O&R PRESS RELEASE
The plant, which extracted gas for lighting and cooking from coal and oil, was owned by a predecessor company of O&R. The predecessor company closed its doors over 50 years ago, and its building has long-since been demolished. But, residue from the process remains underground along the shoreline and in the sediments adjacent to the four-acre, vacant, riverside lot owned by Athene Annuity and Life Assurance Company (formerly Presidential Life Insurance Co.).
O&R already has successfully cleaned up the upland part of that lot. In 2005 through 2006, O&R excavated and trucked out more than 20,000 tons of impacted soil and replaced it with clean fill on the western part of this site. In 2006 and 2007, O&R solidified the coal tar residue located in soils along the river on the eastern part of the site and entombed these impacts in an underground cement monolith — a process known as in situ solidification. When the work was complete, the site was covered with clean topsoil, 2-feet-deep, and restored to a park-like setting.
The in situ solidification process now will be repeated to address impacts remaining in soils along the shoreline. A sheet-pile cofferdam will be installed along the shoreline to manage river water while the solidification process takes place. Equipment for the solidification process includes large drill rigs with specialized augers and a batch plant to mix the cement slurry.
The top two feet of soil will be excavated and soils below will be mixed with the cement grout material to the depth of the coal tar residue and entombed.
Once the solidification process is completed, river sediments containing coal tar impacts will be dredged up and trucked to an approved off-site treatment/disposal facility. Dredge work will extend approximately 150 feet into the river. Before the sediments are trucked off site, they will be de-watered and amended to dry them out for transport.
The management of the sediments will take place under a large, tent-like, fabric structure equipped with an air-handling and carbon-filter air treatment system. These air-handling devices will be shrouded with sound-dampening equipment. The temporary structure will be approximately 68 feet wide, 82 feet long and 29 feet high.
Real-time air monitoring will be conducted on a 24-hour, seven-day per week basis at key perimeter points to ensure that air monitoring criteria are met so that odor mitigation steps can be taken if needed. All results from those monitoring stations will be shared with the New York State Department of Health (NYSDOH), which also is monitoring the project along with the New York State Department of Environmental Conservation (NYSDEC).

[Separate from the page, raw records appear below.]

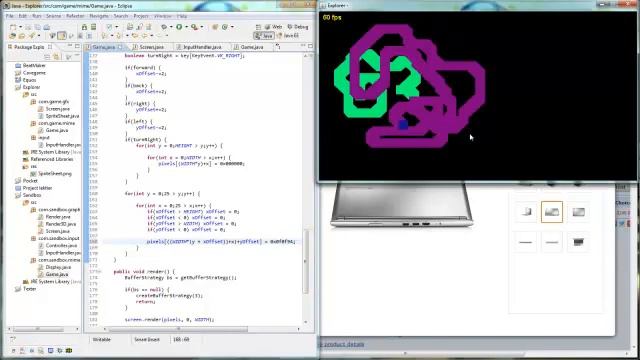 Java game input handler test смотреть онлайн
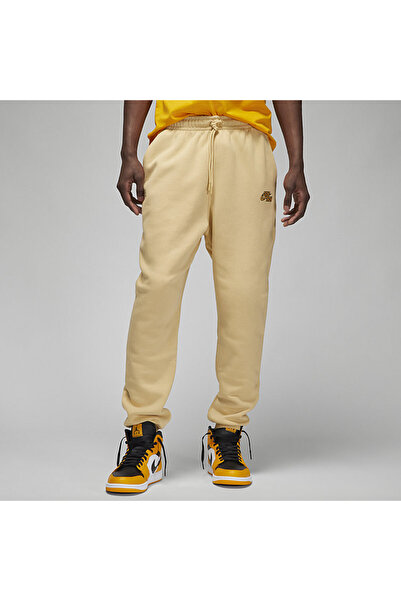 Nike Jordan Flight Remix Fleece Günlük Eşofman Altı Geniş Kesim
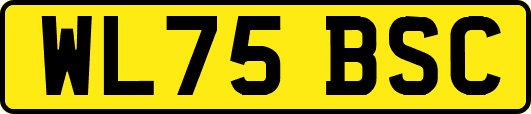 WL75BSC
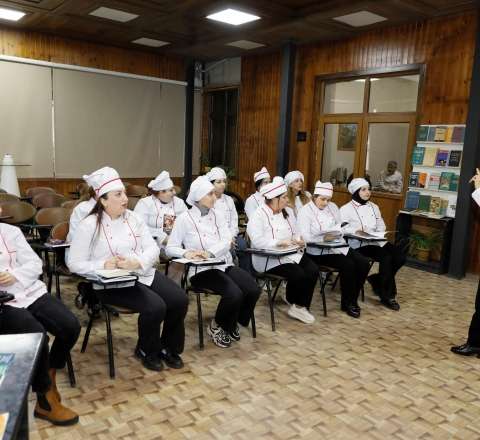 Dövlət Məşğulluq Agentliyi daha 1700-dən çox şəxsi peşə kurslarına cəlb edib 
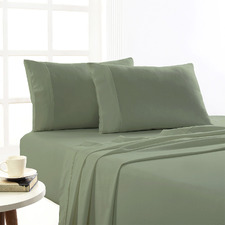 Samara Egyptian Cotton Flannelette Sheet Sets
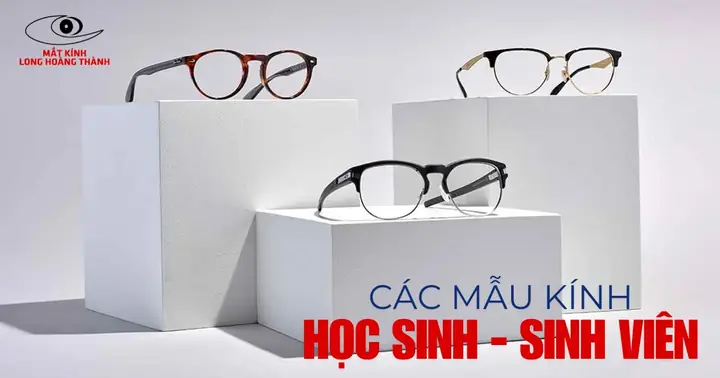 Mắt Kính Giá Sinh Viên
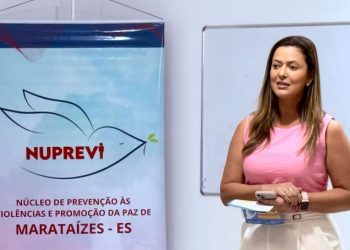 [Marataízes] Saúde faz seminário voltado às pessoas em situação de violência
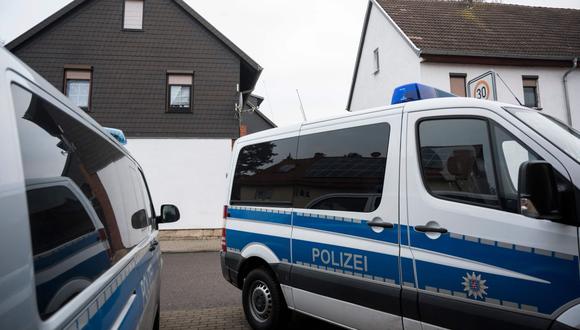 Al menos seis muertos en un tiroteo en el oeste de Alemania. (Foto referencial: AFP)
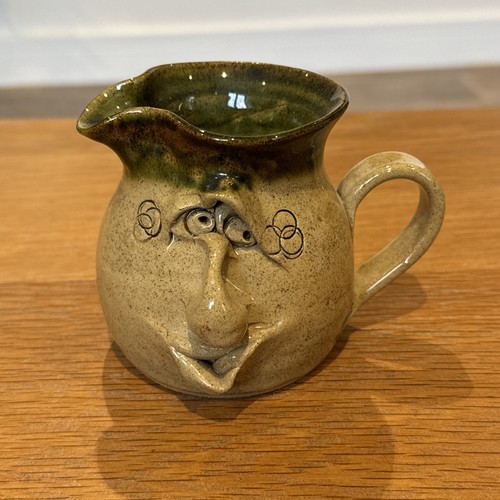 Vintage pretty ugly pottery - vintage,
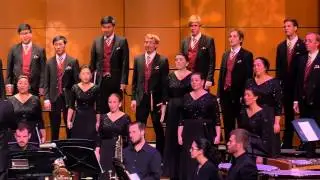 USC Thornton Chamber Singers: 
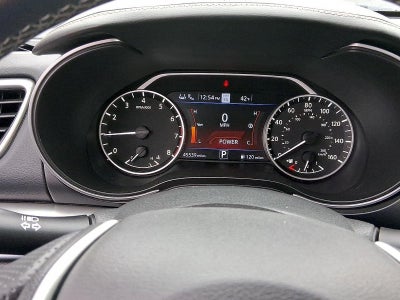 2023 Nissan Maxima SV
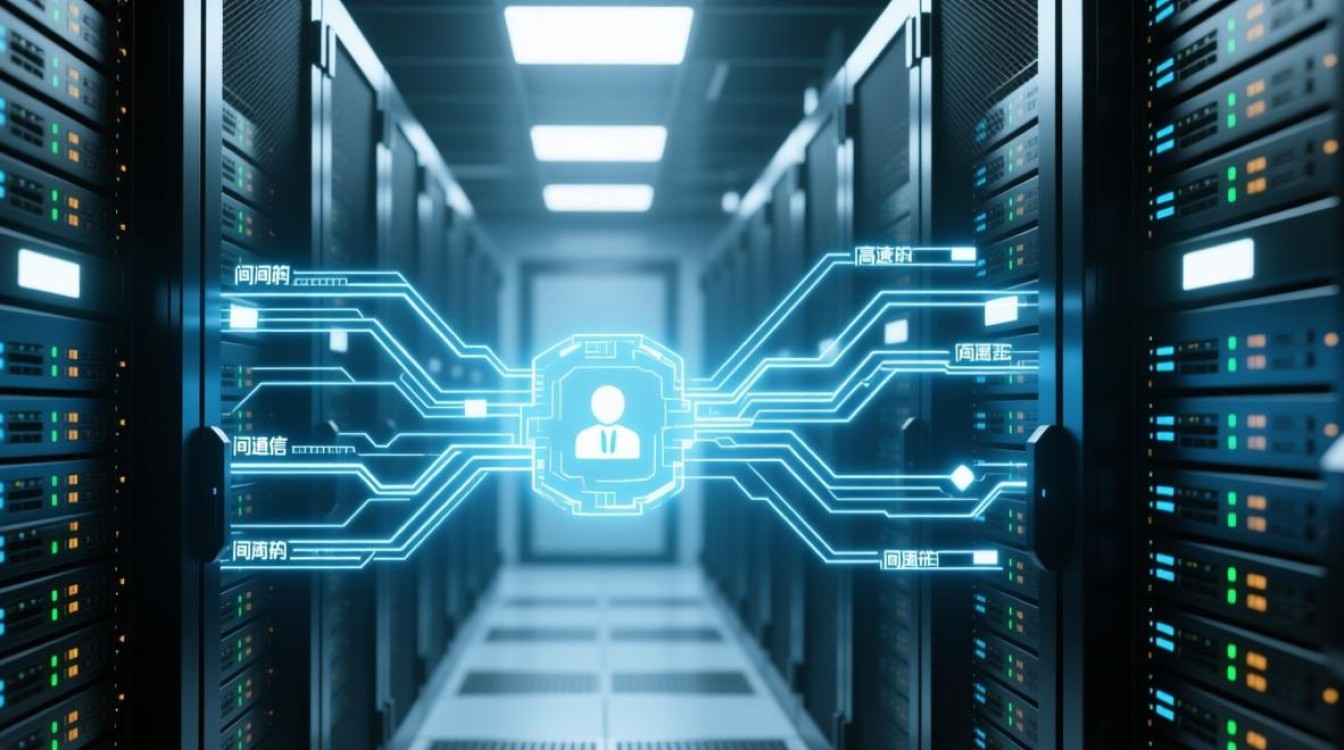服务器间高速通信，技术原理与未来应用前景有何挑战与机遇？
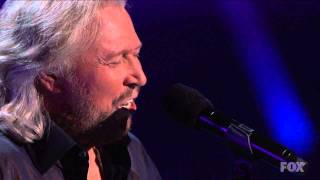 Barry Gibb - "You're Nobody 'Til Somebody Loves You"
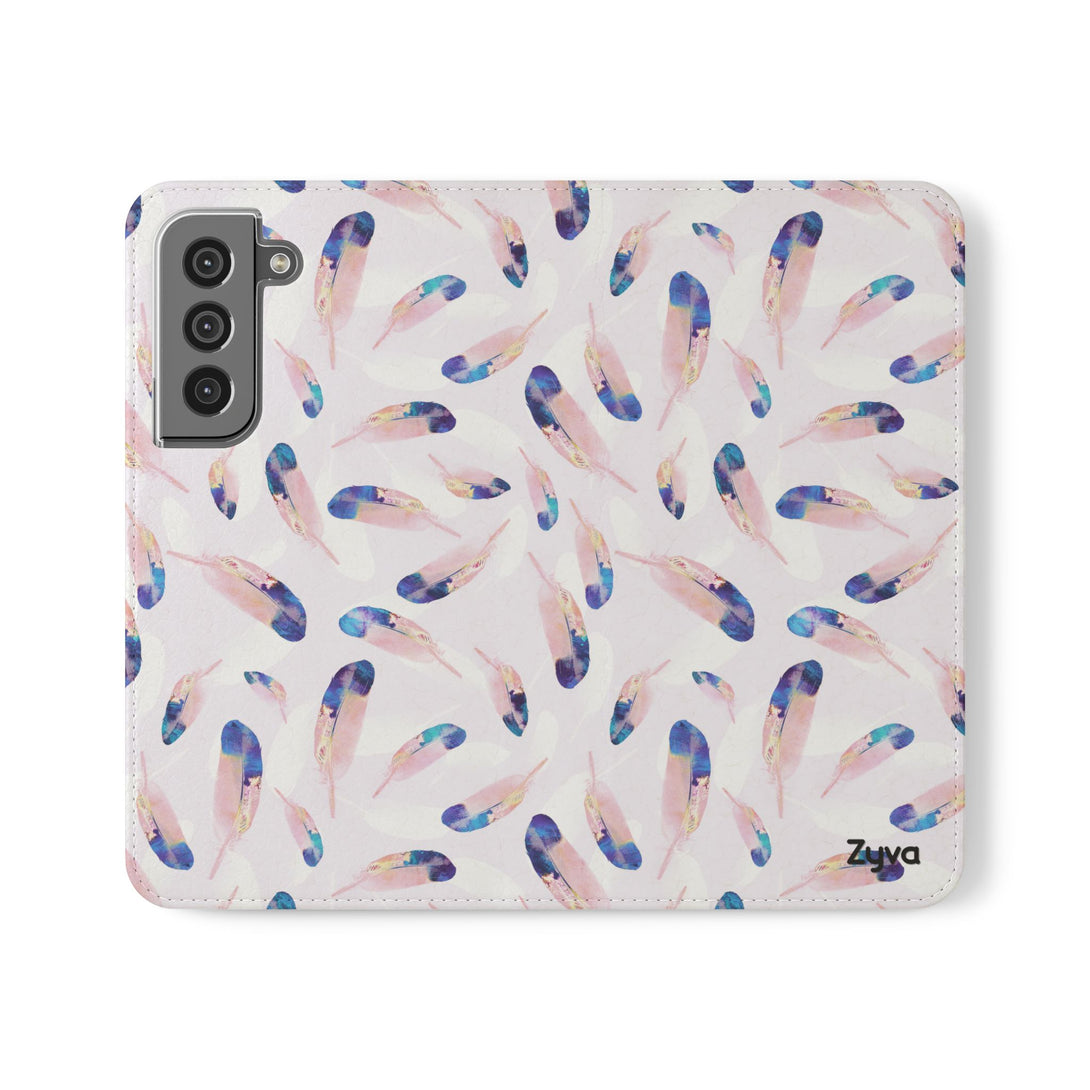 Whispers of Fall Phone Folio Case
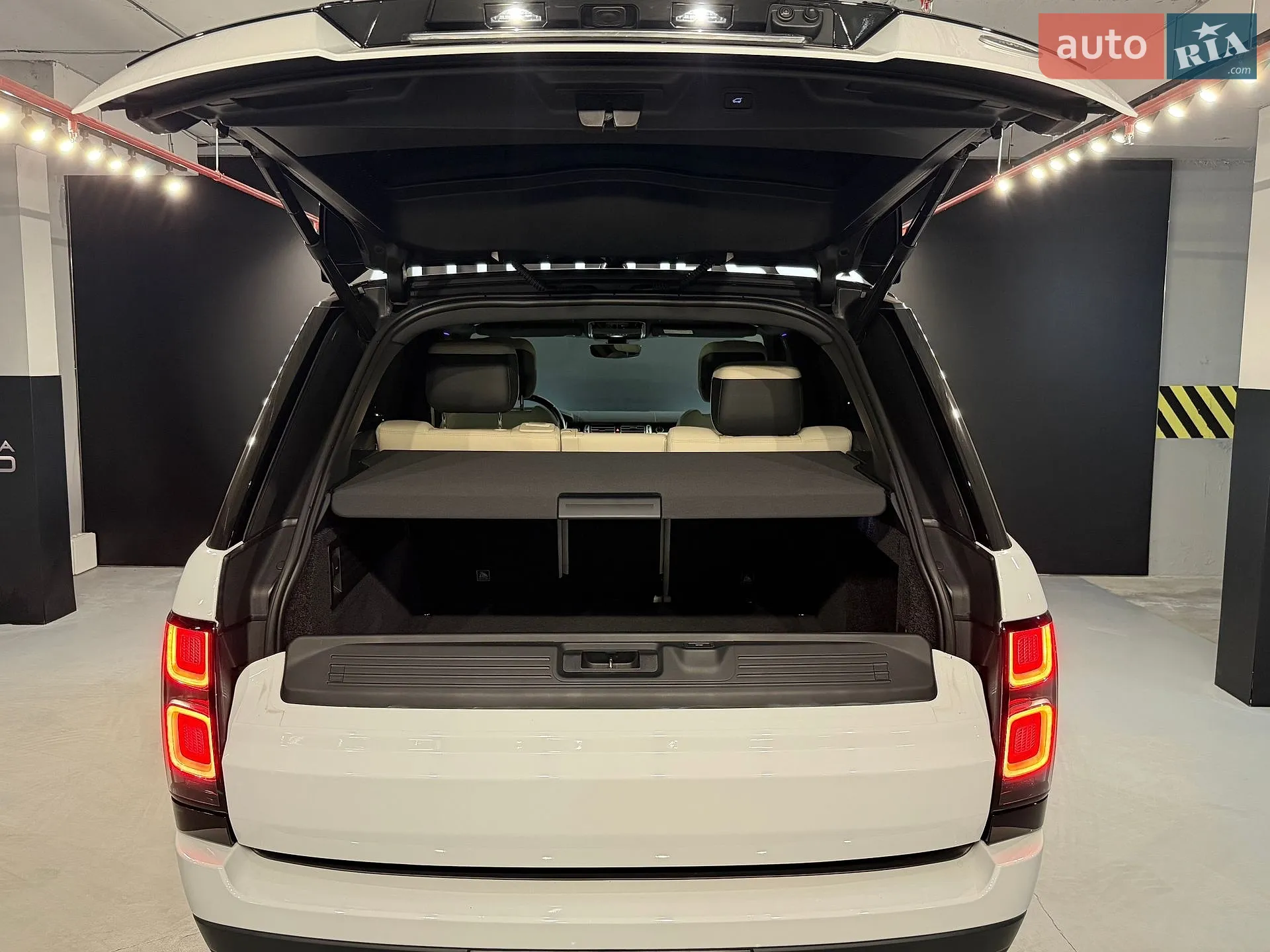 2021 Land Rover Range Rover - мініатюра 20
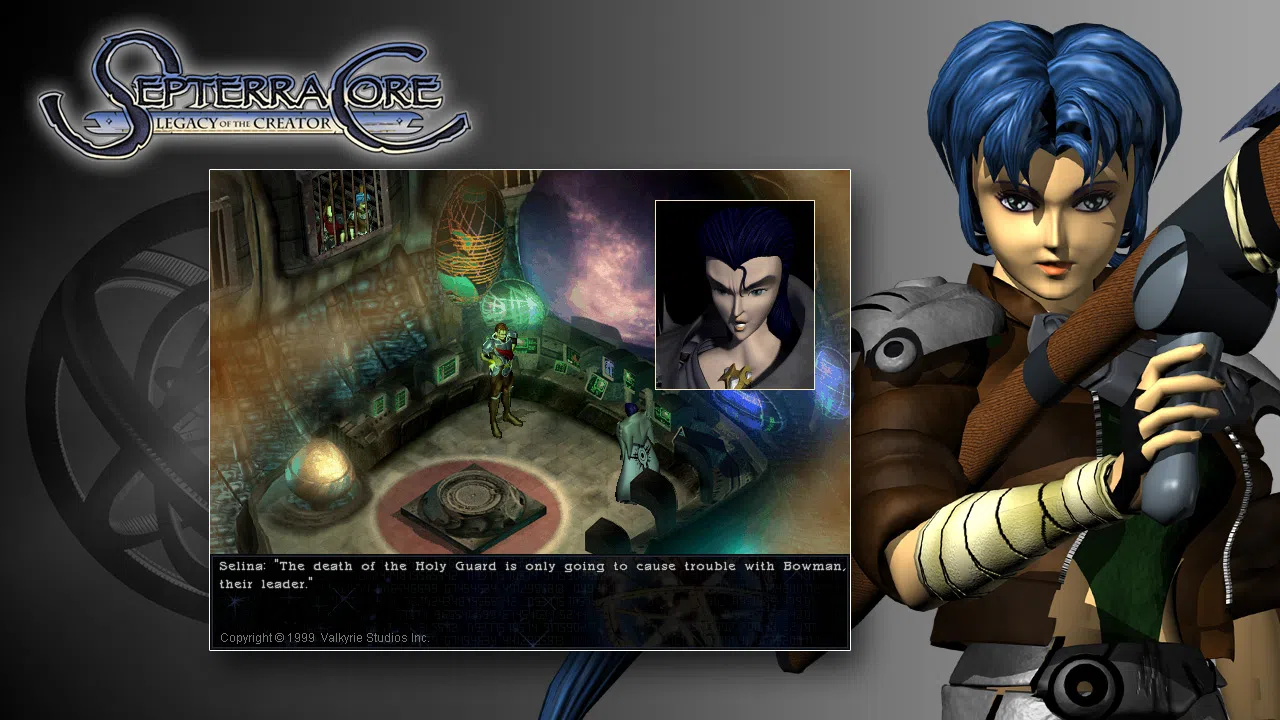 Septerra Core Screenshot 0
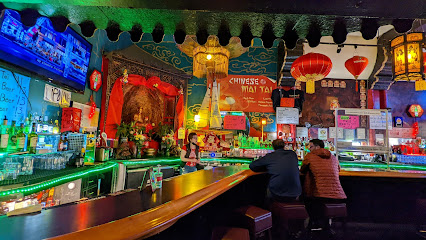 Li Po Cocktail Lounge - 916 Grant Ave, San Francisco, CA 94108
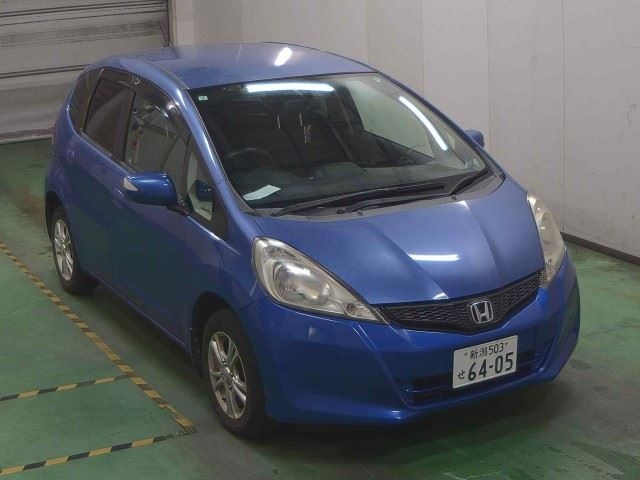 HONDA FIT 2011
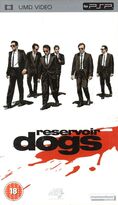 Reservoir Dogs UMD Movie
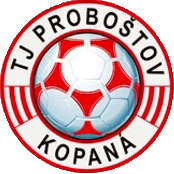TJ Proboštov club logo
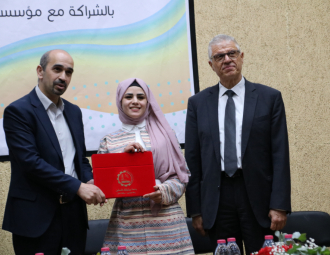 Palestine Polytechnic University (PPU) - مركز التميّز والتعليم المُستمر يعقد الحفل الختامي لأعمال مشروع محاربة البطالة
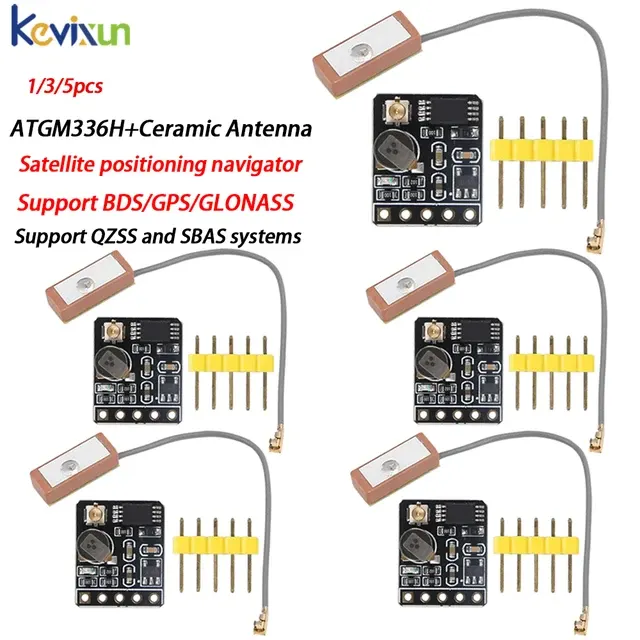 GPS-Modul 1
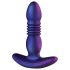 Hueman Supernova - Stoß-Analdildo (Lila)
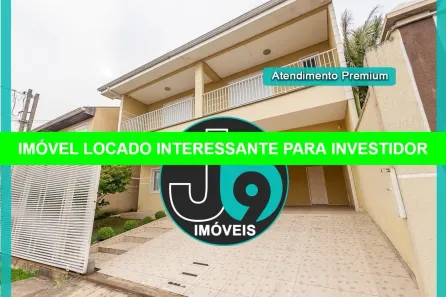 Sobrado com 4 Quartos à venda, 325m² no Aviação, São José dos Pinhais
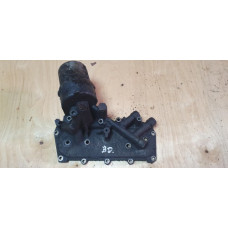 б/у Корпус масляного фильтра Renault Master II 2003-2010 3.0 DCI ZD3A202 7701057827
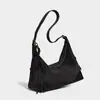 Bolsa de Axila com Design de Nicho Feminina 2025 Outono e Inverno Novo Estilo Simples para o Dia a Dia Ombro com Toque Fosco Transversal para Mulheres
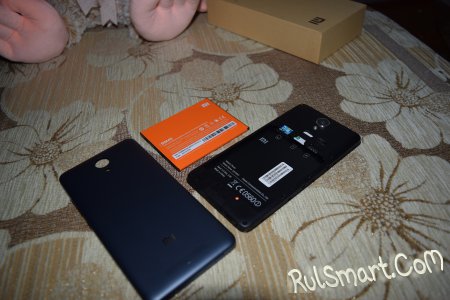 Обзор Xiaomi Redmi Note 2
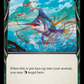 (107) Flesh & Blood TCG High Seas Single: Entangling Shot (Rainbow Foil)  Common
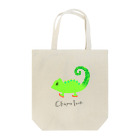 Chicchi Satoのオシャレオン Tote Bag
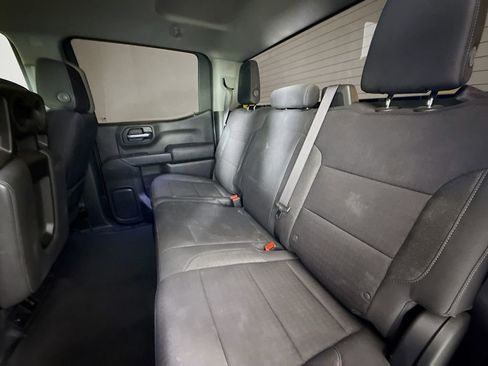 Used 2024 Chevrolet Silverado 1500 Custom Trail Boss w/ LPO, Dark Essentials Package image 20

The excavated soil and sediments will be loaded into tractor-trailers, whose tires will be cleaned of any ground soil before leaving the site. The trucks will proceed up Main Street, taking a right onto Polhemus Street, which leads directly to an entrance ramp to the NYS Thruway northbound. This is the same route that was successfully used during the previous work at the site.
The excavated soil and sediments will be trucked for treatment and disposal to an approved, licensed facility in Keasbey, N.J.
The site will be restored to its current park-like setting with a stone-slope covering to protect the shoreline. Currently, O&R estimates that approximately 19,500 tons of soil and sediment will be trucked out for disposal and about 6,850 cubic yards of soil will be solidified to entomb remaining coal tar residue.
The project is due to be completed by December 2014. This phase of the project is expected to cost $9.8 million. To date, O&R has spent $14.9 million remediating the Nyack MGP site.
The construction work will be performed Monday through Friday 7 a.m. to 5 p.m. No noise generating activities will be conducted before 8 a.m. Sound levels will be consistent with a typical construction project site. Gedney Street will remain open during the project and truck traffic in and out of the site will be controlled with flaggers. Security will be provided on the site during evening hours and weekends and holidays.
More than 1500 manufactured gas plants operated throughout the U.S. from the mid-1800s through the mid-1900s to provide gas for lighting and heating. The plants used a variety of processes to make gas by heating coal and/or oil. The by-product from this process was known as coal tar. Very often, these coal tars were left behind in subsurface structures and soils when the plants were closed.
O&R and the NYSDEC signed an agreement in 1996 in which the utility undertook an examination of its seven former manufactured gas plant sites in Orange and Rockland counties to determine whether any coal tar or other residue from the obsolete gas manufacturing process remains on the sites.
Historical records indicate that a manufactured gas plant operated on this site from 1852 until 1965. It is believed that gas was made from coal and oil from 1852 until 1889, and from 1890 until 1938, the plant used both coal and oil as feedstock for the carbureted water gas process. From 1938 until 1965, the site was used as an oil gas facility only during times of peak demand, a practice known as “peak shaving.”
Orange and Rockland Utilities, Inc. (O&R), a wholly owned subsidiary of Consolidated Edison, Inc., one of the nation’s largest investor-owned energy companies, is a regulated utility. It provides electric service to approximately 300,000 customers in southeastern New York State (where its franchise name is Orange & Rockland), northern New Jersey (where it’s Rockland Electric Company) and northeastern Pennsylvania (where it’s Pike County Light & Power Company) and natural gas service to approximately 130,000 customers in New York and Pennsylvania.